* PAGE EXCERPT *
+ + +

Monday, May 16, 2011

What to do? What to do?

Crazy.

I feel like that's what the last month has been like.

Between working 40 hrs a week, fitting in what seems to be a tonne of coffee dates with old friends from out of town, a couple of bridal showers out of town, Easter and Mother's day gatherings, and getting back to the gym (or at least trying to with my new free membership), life has just seemed over the top.

It's been exactly what I didn't want after we got back from Thailand.

The visits with old friends have been great but always seem sandwiched between a bunch of obligations that have left me sapped for energy.

The weather has also been more rainy than not and never at the right time. Our front and backyards look terrible and no doubt our neighbours are ready for us to put a 'For Sale' sign out.

Speaking of which this idea too has popped up.

Wally and I have been talking a lot about moving somewhere a bit more conducive to his job. As it turns out not long after we bought our house he began traveling a lot more. Once a week he goes down the busiest highway in the country a good hour, and often he travels a couple hours down that same highway in the same direction to another city for work as well. Right now he gets paid mileage from our house to these places, which is costing us nothing ultimately for his travels in general (the days he doesn't go further he still drives over a half hour away to work). But, gas prices have sky rocketed and it would not be smart for us to continue this in the long run. Especially if I'm going to only work part time when (if it ever happens!) we have kids.

+ + +

* TASKS TO COMPLETE *
#1 Which activities does the post about a hectic month list in the sentence that begins "Between working 40 hrs a week"?
#2 Go on with the post about a hectic month and a possible move, picking up right after its final sentence.
None of the entries are needed here.

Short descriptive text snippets
+ + +

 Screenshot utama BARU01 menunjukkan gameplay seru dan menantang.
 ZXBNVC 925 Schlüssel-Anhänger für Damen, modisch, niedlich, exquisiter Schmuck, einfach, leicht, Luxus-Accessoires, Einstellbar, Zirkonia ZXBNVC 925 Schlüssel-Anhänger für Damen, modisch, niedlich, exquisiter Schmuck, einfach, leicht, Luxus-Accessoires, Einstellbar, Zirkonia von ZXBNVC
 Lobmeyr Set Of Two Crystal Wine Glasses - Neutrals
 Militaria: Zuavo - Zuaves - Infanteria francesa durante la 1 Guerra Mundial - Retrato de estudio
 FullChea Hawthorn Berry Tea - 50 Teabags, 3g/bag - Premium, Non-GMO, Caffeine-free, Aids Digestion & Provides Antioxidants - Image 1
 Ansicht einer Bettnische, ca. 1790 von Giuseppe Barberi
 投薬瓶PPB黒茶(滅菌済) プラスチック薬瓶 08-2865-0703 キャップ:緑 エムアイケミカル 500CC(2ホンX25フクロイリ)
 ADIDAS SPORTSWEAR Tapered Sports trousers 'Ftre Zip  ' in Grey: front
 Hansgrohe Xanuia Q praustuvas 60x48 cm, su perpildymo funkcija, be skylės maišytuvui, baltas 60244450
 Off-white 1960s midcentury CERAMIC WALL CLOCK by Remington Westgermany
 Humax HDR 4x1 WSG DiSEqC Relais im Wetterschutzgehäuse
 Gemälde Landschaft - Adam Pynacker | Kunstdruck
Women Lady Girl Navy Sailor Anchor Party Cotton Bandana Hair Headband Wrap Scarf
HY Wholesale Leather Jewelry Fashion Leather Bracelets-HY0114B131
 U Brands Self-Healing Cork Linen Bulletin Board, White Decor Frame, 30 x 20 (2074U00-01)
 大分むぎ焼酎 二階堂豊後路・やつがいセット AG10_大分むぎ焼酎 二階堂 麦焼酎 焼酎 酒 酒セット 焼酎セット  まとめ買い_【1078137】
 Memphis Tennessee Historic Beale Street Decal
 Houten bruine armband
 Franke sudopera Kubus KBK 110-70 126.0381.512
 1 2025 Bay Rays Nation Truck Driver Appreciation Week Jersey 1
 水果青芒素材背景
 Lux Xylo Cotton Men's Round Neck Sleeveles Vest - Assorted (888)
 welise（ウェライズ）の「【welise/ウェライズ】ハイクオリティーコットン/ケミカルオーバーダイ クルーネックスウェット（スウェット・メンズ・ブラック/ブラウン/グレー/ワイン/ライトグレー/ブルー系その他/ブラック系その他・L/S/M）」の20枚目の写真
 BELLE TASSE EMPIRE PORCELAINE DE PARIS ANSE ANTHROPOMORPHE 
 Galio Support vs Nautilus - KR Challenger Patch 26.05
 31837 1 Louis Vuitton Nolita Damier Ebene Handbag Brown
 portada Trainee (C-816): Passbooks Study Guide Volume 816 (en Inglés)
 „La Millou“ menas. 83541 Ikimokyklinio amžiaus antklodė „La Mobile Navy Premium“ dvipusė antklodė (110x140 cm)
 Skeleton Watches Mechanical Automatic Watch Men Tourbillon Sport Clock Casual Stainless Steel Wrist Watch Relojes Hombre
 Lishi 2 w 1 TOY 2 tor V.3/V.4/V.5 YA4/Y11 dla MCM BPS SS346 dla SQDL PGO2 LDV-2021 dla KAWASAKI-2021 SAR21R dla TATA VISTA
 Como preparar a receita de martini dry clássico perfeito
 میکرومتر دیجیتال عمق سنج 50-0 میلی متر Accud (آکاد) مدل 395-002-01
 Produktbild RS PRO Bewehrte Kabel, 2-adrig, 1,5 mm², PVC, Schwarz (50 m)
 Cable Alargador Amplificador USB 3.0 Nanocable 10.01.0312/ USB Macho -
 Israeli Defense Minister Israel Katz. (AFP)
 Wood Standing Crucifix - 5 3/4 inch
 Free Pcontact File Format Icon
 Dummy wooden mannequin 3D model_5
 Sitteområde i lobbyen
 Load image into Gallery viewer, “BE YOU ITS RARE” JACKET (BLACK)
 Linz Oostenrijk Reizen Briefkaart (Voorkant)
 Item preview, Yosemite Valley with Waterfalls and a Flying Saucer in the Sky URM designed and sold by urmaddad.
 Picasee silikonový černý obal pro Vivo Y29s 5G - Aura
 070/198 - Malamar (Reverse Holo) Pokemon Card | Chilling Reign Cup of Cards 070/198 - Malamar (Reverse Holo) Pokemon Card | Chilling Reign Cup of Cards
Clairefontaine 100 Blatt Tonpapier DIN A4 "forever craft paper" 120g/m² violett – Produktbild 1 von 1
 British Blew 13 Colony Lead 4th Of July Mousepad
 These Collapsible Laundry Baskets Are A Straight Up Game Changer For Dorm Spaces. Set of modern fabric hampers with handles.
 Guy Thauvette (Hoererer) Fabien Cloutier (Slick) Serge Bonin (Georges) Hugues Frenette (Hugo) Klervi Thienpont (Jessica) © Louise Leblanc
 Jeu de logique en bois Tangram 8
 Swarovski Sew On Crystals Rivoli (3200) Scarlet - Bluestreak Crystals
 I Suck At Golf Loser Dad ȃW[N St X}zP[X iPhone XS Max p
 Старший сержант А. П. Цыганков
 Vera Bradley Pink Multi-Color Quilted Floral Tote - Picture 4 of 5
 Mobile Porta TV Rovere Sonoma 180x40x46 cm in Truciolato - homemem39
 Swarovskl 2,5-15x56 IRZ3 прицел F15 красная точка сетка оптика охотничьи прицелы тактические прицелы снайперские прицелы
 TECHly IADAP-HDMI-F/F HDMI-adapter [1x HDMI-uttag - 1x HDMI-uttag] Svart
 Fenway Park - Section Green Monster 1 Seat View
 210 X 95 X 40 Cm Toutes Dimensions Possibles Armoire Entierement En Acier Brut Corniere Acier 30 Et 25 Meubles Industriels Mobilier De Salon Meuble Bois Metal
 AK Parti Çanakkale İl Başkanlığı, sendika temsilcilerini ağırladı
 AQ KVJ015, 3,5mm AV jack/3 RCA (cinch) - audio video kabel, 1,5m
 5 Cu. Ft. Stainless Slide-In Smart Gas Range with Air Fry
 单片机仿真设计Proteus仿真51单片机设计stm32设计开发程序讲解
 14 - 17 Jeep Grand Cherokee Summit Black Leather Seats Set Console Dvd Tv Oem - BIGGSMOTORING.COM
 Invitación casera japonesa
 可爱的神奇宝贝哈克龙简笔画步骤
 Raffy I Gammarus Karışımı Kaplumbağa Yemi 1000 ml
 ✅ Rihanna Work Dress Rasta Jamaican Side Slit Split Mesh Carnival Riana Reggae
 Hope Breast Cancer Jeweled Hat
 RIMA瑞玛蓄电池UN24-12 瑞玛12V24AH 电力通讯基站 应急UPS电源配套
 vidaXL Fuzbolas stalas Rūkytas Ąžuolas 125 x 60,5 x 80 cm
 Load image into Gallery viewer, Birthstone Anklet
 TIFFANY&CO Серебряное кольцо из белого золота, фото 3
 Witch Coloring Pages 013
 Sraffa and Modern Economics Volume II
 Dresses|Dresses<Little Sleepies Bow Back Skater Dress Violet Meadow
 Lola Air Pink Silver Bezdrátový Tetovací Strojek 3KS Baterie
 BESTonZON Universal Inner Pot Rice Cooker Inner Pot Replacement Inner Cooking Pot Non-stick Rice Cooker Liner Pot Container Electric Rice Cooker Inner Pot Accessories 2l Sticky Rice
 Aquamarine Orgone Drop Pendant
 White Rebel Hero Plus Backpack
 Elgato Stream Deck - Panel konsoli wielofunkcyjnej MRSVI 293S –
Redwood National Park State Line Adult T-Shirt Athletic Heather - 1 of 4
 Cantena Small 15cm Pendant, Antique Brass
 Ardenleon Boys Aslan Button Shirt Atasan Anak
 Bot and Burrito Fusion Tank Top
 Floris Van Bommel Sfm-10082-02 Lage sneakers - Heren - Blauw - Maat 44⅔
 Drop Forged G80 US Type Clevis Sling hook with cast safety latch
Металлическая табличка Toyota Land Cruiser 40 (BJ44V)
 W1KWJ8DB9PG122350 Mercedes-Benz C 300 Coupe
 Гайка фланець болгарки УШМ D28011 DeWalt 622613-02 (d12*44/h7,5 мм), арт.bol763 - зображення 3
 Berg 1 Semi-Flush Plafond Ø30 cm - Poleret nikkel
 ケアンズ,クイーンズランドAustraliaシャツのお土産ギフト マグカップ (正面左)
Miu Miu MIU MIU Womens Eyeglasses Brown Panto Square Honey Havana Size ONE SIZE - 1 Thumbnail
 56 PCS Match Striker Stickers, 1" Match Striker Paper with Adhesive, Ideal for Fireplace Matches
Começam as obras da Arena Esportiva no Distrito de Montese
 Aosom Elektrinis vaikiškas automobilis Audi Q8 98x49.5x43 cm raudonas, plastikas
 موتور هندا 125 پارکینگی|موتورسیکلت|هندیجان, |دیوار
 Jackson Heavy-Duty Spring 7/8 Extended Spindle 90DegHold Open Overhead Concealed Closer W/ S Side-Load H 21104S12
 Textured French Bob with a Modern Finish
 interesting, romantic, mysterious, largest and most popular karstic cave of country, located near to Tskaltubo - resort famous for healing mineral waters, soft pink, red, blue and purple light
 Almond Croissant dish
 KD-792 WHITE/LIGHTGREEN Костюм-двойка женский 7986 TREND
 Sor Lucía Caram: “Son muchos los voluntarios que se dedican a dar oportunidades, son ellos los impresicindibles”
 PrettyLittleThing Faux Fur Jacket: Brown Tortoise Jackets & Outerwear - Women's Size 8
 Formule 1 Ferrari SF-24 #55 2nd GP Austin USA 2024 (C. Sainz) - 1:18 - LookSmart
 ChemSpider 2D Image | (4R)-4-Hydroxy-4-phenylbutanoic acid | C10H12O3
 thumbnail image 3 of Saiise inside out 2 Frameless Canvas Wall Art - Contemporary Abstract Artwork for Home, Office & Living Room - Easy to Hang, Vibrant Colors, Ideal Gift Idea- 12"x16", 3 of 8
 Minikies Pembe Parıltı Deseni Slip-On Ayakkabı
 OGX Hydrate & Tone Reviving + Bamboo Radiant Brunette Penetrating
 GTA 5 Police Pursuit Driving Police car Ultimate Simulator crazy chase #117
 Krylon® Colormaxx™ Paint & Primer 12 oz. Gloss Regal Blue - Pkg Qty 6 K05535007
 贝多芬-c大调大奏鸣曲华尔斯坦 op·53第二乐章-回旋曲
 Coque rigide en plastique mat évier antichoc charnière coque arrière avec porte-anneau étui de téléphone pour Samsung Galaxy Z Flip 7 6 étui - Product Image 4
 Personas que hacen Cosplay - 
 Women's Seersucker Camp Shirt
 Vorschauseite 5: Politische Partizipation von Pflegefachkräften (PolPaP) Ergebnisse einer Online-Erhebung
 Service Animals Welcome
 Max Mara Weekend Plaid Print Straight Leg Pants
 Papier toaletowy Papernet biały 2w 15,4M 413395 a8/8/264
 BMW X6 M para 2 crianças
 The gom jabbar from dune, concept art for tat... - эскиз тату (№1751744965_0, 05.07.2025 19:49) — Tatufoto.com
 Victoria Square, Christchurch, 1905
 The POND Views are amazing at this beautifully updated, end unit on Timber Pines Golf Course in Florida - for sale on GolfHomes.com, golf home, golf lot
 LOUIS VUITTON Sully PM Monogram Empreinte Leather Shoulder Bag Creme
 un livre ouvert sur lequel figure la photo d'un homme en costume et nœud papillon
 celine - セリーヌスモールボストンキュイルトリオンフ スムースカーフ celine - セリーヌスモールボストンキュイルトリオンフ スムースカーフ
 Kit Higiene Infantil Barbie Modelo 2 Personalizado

+ + +

* RESPONSES PER TASK *
#1
- Working 40 hrs a week
- Coffee dates with old friends from out of town
- A couple of bridal showers out of town
- Easter and Mother's Day gatherings
- Getting back to the gym

#2
*sigh*

Moving also costs money though and requires much thought.

Do we move to the city he'll work in mostly? Will he have that job long enough to make it worth while? Do we want to raise our children there? I would have to give up the only agency I'd ever work in related to my field. There are tonnes of jobs everywhere in my field but I honestly don't think I could work in a group home again or under a different philosophy either, I just couldn't do it.

A strong possibility of a town we are considering is back closer to where we grew up. Both of our siblings live there which I think would be nice. But then our parents would all be closer to which has it's good points and not as enticing points. We've enjoyed the idea of less frequent visits yet often more meaningful (usually) from them but like the idea of the familiarity and convenience of being closer to everyone. We were told straight out from some family we'd never see them if we moved to certain places as they wouldn't travel in the 'chaos' of an unknown 'confusing' city. Feels great to be so loved (sarcasm strongly intended).

We'd love to go down to one vehicle (in principle anyways), it would likely save half my income (I guess I'm not as smart as I thought I was when it comes to thinking practically considering my reaction to the daycare stuff).

I started looking at houses, even though we are not thinking about moving for another year still, and I was sad. I love our little house and the small changes we've already made to make it ours. The thought of starting over AGAIN is overwhelming and exciting. It's such a difficult decision, one I wish someone could make for us. I love where we live now both the city and the area we are in close to a park, a swimming pool and two schools. It's quiet, just no longer practical.

Another drawback to moving to the very convenient place we're thinking of is that it feels weird. Ask anyone that has moved out of the area they grew up and are thinking or have thought about moving back after a period of time away and they will likely agree that it's an odd thought.

I compare it to putting a pair of your old favourite jeans back on. Even though you loved them at the time and couldn't imagine anything better, when you put them on again they don't feel the same, fit the same or look the same, something about them just isn't right.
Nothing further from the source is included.